Ich kenne die Zeiten der Dunkelheit.
Wenn alles schwer wird. Beinahe undurchdringlich.

Die zunehmende Dunkelheit im Außen erreicht irgendwann auch das Innen.
Herbst und Winter machen etwas mit der Seele.

Doch auch die lichtvollen Zeiten im Außen können manchmal die Dunkelheit im Innen nicht vertreiben.
Die Schleier von Trauer, Depression, Angst.. scheinen blickdicht. Nichts geht hindurch.

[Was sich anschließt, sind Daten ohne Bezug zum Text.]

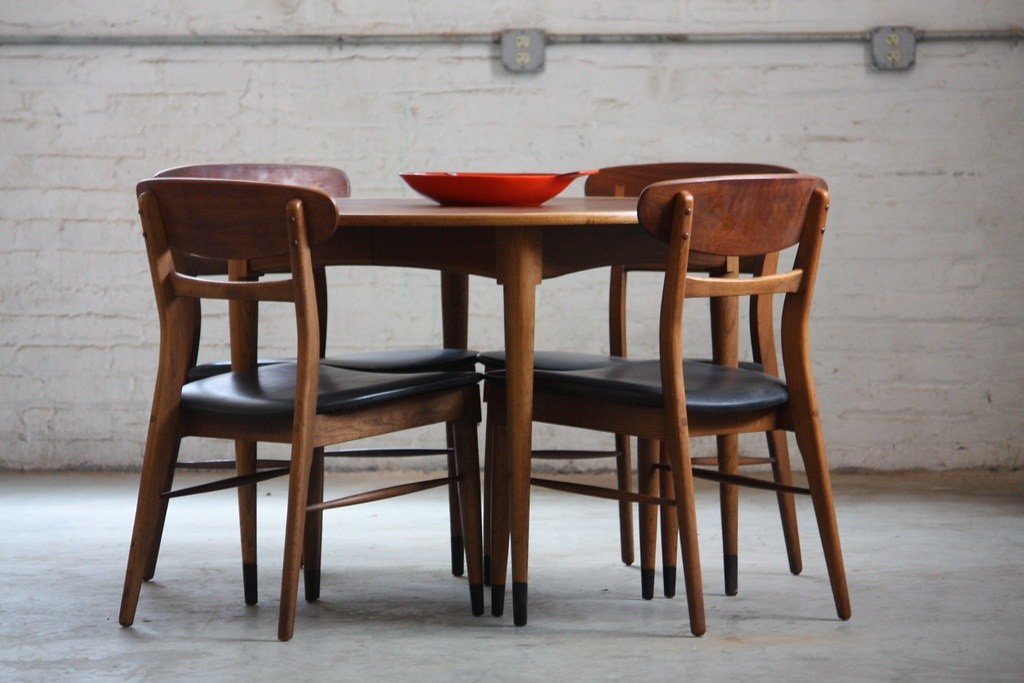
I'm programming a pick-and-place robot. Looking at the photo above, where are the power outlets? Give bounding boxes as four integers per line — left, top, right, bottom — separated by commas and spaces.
500, 27, 546, 74
872, 26, 915, 72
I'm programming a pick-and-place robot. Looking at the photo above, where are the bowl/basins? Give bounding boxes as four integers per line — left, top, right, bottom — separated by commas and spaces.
398, 169, 599, 208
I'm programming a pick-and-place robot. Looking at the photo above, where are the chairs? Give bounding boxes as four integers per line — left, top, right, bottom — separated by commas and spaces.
121, 162, 483, 640
474, 163, 853, 639
154, 161, 482, 608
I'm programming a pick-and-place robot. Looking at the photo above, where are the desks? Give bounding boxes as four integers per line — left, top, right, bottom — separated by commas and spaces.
328, 194, 666, 589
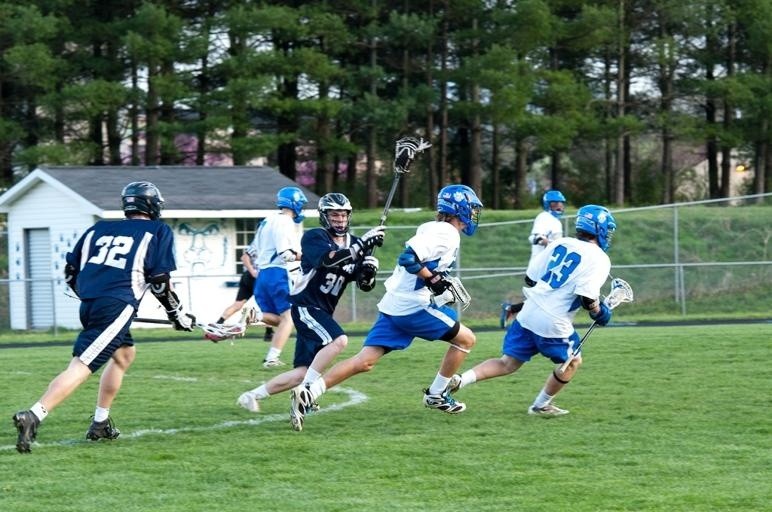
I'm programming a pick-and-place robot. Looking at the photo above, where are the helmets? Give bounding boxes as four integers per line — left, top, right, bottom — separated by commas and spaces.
435, 184, 483, 236
542, 190, 566, 217
575, 204, 618, 253
275, 186, 309, 223
317, 191, 353, 237
120, 181, 164, 220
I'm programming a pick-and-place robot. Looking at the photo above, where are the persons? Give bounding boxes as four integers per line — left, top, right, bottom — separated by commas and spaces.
13, 181, 194, 452
290, 183, 483, 432
500, 190, 567, 329
217, 222, 276, 341
239, 187, 308, 369
445, 204, 617, 413
237, 192, 388, 413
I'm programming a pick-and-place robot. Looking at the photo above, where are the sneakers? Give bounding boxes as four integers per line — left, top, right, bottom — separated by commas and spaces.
11, 409, 41, 455
422, 388, 467, 414
528, 404, 570, 416
85, 415, 121, 440
442, 372, 463, 401
500, 302, 513, 329
239, 307, 256, 338
260, 359, 288, 368
288, 384, 320, 432
236, 392, 260, 414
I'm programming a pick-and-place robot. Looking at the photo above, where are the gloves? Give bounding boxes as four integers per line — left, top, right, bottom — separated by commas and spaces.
355, 255, 379, 293
589, 302, 612, 327
425, 275, 455, 306
167, 303, 197, 333
352, 226, 385, 259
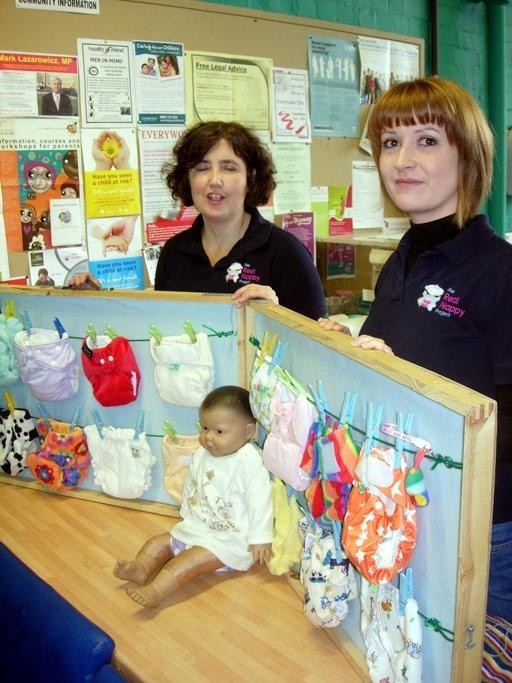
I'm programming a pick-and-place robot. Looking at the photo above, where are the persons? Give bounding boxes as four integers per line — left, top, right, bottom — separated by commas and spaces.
140, 54, 182, 78
318, 77, 511, 621
69, 121, 328, 323
112, 386, 274, 609
97, 215, 139, 256
34, 269, 56, 288
42, 78, 72, 116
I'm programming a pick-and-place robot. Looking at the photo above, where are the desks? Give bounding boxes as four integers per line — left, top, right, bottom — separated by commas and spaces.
317, 228, 405, 250
0, 483, 370, 683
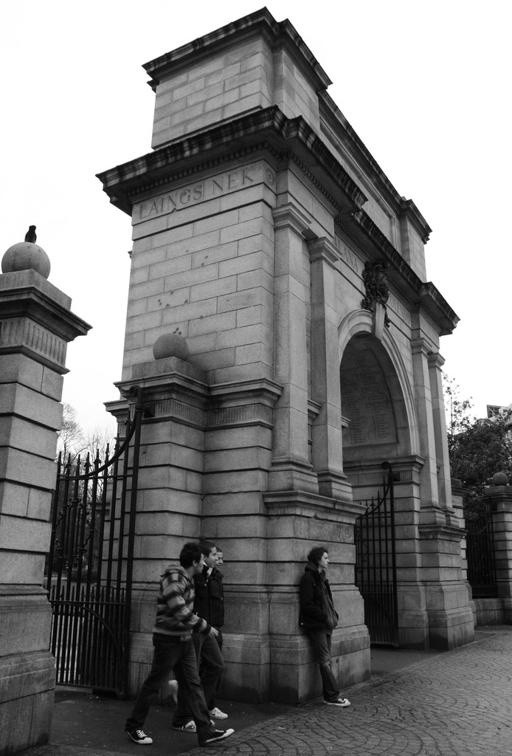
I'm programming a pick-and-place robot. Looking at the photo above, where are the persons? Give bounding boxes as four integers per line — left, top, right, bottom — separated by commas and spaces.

Doch mit der Zeit. Mit den Wochen, Monaten, Jahren. Kann man es wieder sehen. Das Licht. Zunächst als kleine Funken, irgendwann als wärmende Strahlen, die durch den Schleier das Innen erhellen.

Manchmal erinnert mich die dunkle Jahreszeit an die dunklen Zeiten in mir.
Die Tiefe, die Schwere, die Trauer in mir – all das kommt immer mal wieder, für kurze Momente oder auch mehrere Tage.
Aber nach den vergangenen zehn Jahren kann ich die Dunkelheit in mir liebevoller betrachten – als einen Teil von vielen.
Und da ist diese Gewissheit:
Wo Dunkelheit, da auch Licht.
So wird jeder kleine Lichtfunke zu einem wärmenden Strahl, der mich tief erhellt.